Let’s fix some mistakes in the previous post where I made an Atom feed for my blog. I haven’t found many (yet), but I still want to rectify them here.
Soooo, where do I start? How about checking what RSS readers actually parse out of my “definitely good” feed, that should be a decent start. So I opened my blog in my browser which happens to have a built-in feed reader that I don’t use, and would you look at that! It doesn’t show the feed button!
Which makes sense, I’ve never modified my homepage (or the template
for post pages for that matter) to link to my feed, and I wouldn’t
expect my browser to just randomly try to load arbitrary URLs just
because there might be a feed at /rss.xml
(it’s annoying
enough that it’s automatically trying to load /favicon.ico
…
which reminds me I should probably make a favicon for my blog at some
point). Anyway, the fix is easy - just spit out <link>
with type
set to application/atom+xml
while
generating the header.
print(' <link rel="alternate" type="application/atom+xml" href="https://markaos.cz/rss.xml">')
Yeah, my “shell script static website generator” uses Python for
generating the home page. I wasn’t quite comfortable with shell scripts
back in 2018 when I wrote it. Maybe I also wanted to practice my Python
skills, I really don’t remember. Wait, maybe I just didn’t know about
tac
? This
line of code might be the whole reason for using Python: entries.reverse()
Here, it shows up now:
Nice, now people visiting my blog can actually discover the feed. Next step is checking what the feed readers might get, let’s use the built-in feed renderer:
Okay, at least the W3C validator (which I didn’t mention I used in the previous post, but I did) didn’t lie to me and the feed got parsed successfully. But there’s two things I don’t like: the posts are ordered from oldest to newest, which is technically fine (Atom doesn’t dictate the order and feed readers should sort the posts by their own criteria, most likely by date), but I’d still like for the newest posts to come first. I don’t want somebody checking out the feed before adding it to their reader to be confused by seeing years old posts first. From what I’ve seen, other websites also put the entries in reverse chronological order, so there’s even a precendent for doing it this way.
The second problem comes from an implementation detail of my blog - if you look at the newest post, you can notice that it doesn’t have a date. See, my idea with the Git repo is that each new post gets exactly one commit, and every commit represents a valid and consistent state of the whole blog. So the commit includes the new homepage AND the new feed. Which does pose a problem for my feed generator script, because it wants to get the date of the last commit for a given Markdown file from the Git repository, but that file doesn’t exist yet.
I didn’t catch this while writing the script because all the posts were in Git at the time. And you can’t really expect me to think too hard about where the data comes from while I’m finally starting to fall asleep (I find it kind of funny how you can tell the exact point where I got tired and my goal switched from “let’s do something productive while I can’t sleep” to “let’s get this done ASAP and go to bed” in that post).

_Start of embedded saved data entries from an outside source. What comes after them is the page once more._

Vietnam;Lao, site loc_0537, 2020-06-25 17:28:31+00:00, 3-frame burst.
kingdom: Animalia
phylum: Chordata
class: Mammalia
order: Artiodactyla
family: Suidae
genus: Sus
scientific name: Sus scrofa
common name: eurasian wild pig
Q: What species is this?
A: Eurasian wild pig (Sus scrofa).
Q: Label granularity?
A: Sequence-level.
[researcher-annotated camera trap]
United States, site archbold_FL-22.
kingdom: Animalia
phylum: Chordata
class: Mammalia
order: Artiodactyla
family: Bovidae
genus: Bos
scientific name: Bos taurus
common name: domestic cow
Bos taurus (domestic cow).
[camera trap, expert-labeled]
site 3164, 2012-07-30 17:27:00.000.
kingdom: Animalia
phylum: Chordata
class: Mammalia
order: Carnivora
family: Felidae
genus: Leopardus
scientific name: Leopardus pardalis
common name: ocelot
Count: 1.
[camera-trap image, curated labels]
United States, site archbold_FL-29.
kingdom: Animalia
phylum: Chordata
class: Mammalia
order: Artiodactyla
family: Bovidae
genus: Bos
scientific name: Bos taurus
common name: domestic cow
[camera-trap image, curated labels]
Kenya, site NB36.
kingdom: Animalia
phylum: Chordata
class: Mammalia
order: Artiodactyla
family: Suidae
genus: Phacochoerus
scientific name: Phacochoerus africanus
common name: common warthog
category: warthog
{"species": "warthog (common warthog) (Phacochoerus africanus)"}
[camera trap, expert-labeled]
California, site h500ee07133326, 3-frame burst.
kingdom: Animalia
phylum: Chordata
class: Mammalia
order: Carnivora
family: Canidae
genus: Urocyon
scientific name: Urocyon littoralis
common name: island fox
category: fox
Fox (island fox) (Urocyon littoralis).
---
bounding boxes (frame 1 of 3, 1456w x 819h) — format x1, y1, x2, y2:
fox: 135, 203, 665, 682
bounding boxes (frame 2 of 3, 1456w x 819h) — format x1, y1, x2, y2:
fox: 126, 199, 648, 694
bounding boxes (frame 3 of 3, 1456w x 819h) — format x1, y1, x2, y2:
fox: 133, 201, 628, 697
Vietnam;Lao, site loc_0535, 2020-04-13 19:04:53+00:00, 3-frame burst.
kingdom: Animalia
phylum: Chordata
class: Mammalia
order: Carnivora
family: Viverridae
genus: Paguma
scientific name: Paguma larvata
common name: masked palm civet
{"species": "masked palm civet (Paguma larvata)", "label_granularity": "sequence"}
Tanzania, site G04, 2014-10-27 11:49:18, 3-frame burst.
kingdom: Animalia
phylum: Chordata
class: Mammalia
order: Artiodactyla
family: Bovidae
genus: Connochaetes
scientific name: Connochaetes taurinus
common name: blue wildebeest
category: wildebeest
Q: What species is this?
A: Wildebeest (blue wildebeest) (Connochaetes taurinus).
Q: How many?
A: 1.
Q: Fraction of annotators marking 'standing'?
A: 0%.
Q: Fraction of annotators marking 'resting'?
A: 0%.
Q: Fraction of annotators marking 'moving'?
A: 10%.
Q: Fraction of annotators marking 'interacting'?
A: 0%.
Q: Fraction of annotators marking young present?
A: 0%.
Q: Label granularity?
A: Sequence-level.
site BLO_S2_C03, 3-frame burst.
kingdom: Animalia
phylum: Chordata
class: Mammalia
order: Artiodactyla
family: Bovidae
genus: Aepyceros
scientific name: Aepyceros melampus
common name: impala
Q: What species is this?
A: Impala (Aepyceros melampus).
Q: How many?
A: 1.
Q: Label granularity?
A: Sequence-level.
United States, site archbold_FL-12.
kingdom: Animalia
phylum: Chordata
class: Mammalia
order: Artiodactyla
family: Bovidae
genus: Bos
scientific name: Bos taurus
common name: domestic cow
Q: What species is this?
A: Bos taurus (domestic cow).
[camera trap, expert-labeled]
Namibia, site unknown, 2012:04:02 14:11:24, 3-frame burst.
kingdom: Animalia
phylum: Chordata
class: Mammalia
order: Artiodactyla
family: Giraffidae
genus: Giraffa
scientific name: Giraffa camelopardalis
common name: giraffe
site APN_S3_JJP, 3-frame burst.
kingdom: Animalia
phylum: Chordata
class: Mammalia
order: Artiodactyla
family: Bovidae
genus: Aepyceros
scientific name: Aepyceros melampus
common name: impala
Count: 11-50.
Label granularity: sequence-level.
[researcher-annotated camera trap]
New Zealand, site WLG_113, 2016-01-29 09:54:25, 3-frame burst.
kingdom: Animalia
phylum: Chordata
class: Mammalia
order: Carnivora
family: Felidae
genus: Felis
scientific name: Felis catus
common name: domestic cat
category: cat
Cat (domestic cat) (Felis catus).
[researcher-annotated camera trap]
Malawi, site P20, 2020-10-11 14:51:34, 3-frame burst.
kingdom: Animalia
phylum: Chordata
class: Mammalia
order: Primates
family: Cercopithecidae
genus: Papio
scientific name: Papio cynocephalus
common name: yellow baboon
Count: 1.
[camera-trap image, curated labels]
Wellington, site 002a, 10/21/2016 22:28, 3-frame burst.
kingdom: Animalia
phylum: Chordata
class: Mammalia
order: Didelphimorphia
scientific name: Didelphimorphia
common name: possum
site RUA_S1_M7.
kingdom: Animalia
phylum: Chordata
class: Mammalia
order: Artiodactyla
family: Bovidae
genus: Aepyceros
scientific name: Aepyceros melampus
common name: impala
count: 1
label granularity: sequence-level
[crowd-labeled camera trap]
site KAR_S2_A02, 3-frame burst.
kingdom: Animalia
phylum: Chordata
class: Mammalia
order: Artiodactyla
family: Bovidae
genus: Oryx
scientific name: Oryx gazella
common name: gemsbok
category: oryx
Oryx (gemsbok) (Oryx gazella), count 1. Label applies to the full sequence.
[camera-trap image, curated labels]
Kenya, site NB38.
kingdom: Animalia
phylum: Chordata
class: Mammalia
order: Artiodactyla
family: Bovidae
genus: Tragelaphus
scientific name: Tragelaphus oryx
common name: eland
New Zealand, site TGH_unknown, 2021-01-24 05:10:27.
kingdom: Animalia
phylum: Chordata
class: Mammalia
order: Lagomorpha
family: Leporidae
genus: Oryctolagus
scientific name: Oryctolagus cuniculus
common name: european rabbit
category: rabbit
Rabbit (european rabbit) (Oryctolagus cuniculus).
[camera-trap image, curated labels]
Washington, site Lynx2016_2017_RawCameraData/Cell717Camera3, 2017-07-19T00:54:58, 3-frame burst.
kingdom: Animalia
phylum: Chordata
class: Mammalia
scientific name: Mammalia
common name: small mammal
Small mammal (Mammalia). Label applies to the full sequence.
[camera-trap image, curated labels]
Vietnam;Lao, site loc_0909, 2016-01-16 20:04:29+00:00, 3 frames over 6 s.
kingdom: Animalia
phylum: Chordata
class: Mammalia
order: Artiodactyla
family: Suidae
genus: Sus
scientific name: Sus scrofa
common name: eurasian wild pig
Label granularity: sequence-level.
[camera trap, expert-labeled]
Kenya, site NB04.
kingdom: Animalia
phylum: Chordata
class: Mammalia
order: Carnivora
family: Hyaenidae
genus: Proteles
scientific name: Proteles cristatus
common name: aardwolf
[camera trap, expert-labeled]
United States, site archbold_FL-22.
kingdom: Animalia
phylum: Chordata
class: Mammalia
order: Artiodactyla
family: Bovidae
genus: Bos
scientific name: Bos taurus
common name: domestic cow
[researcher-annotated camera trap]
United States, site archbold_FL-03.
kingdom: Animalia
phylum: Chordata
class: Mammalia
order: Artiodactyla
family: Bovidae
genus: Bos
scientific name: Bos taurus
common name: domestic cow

Fixing the first issue is very easy. This line
cat entries.list | BLOG_DIR=$(pwd) blog-atom > "html/rss.xml"
becomes
tac entries.list | BLOG_DIR=$(pwd) blog-atom > "html/rss.xml"
That’s it. Now the second problemIt actually shows a design issue with my decision to store the generated files along with the sources, practically duplicating the information. I don’t think I thought of the generated files as being easily regenerated at any time when I made the decision to do it this way (also I probably didn’t know how to make the VPS that hosted my blog at that point run scripts upon getting commits pushed to the Git repo; maybe I didn’t even realize it was possible - that would definitely push me towards the current way of doing things).
Nowadays I much prefer having a “single source of truth, no data
duplication” architecture which would dictate that the generated files
don’t get pushed to the repository and simply get generated whenever I
want to push updates to the actual website. And that would be
after each commit, which solves the problem. I could
even bring back some automation for my blog - currently my blog is
served by my managed web host, and I just manually copy the generated
html
directory to the FTP server after each commit (it’s
not like doing this once a year, or once in five years, has a
significant toll on me). But I could have my home server just generate
the blog after each Git push, and then copy the result to the web
host.
I mean, there’s nothing stopping me from doing that with the current model where generated files are in the repository, I was just lazy to implement it. It’s just that if I’m making changes to the setup, I could as well make some bigger changes.
Right, that solves everything - I’ll just split the publishing step
in my blog
script into publish
and
generate
, remove the html
directory from the
Git repo and add it to .gitignore
. And then I’ll add some
hooks to the server to push the updates to the website. Should be easy.
There isn’t really much to write about that, so I don’t think I will
write anything - maybe if I learn something interesting about Git hooks
that doesn’t seem to be comprehensively put together elsewhere on the
web, but that seems pretty unlikely.
Oh, and here’s the preview of the fixed feed:
Buh bye